Berlin (epd). Der Kirchenrechtler Hans Michael Heinig hat innerkirchliche Kritik an Kirchenschließungen und dem vorübergehenden Verzicht auf Gottesdienste in der Corona-Krise zurückgewiesen. Zwar stelle das temporäre Verbot, sich zu Gottesdiensten zu versammeln, einen "besonders schwerwiegenden Grundrechtseingriff" dar, legte der Professor für Öffentliches Recht und Kirchenrecht an der Universität Göttingen in einem Beitrag für das Magazin "Zeitzeichen" dar. Ohne die massive Intervention in das öffentliche Leben würden aber angesichts der exponentiellen Ausbreitung des Virus das Gesundheitssystem in kürzester Zeit zusammenbrechen und Hunderttausende Menschen sterben, so Heinig.
Für die Kirche sei es daher ebenso schmerzhaft wie richtig, zum Schutz des Gemeinwesens für einige Wochen auf gottesdienstliche und andere kirchliche Versammlungen zu verzichten. Das "Lamentieren einiger kirchlicher Kreise über den zeitweisen Verzicht auf Gottesdienste" erscheine "bemerkenswert selbstsüchtig und kurzsichtig", so der Jurist, der auch Leiter des Kirchenrechtlichen Instituts der Evangelischen Kirche in Deutschland (EKD) ist.

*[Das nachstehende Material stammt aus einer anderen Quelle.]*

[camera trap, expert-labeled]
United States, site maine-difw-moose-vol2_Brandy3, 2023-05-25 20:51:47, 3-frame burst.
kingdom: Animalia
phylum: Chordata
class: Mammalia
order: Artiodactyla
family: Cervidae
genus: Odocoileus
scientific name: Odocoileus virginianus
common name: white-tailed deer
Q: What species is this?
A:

Zugleich wies Heinig darauf hin, dass staatliche Gebote und Verbote verhältnismäßig ausfallen müssten. "Prüfposten für die verfassungsrechtliche Angemessenheit gegenwärtiger infektionsrechtlicher Interventionen muss die drohende Lage bei ungehindertem Infektionsverlauf sein", so der Kirchenrechtler. "Social distancing" sei derzeit angesichts der Corona-Pandemie "die einzig sinnvolle Public- health-Strategie".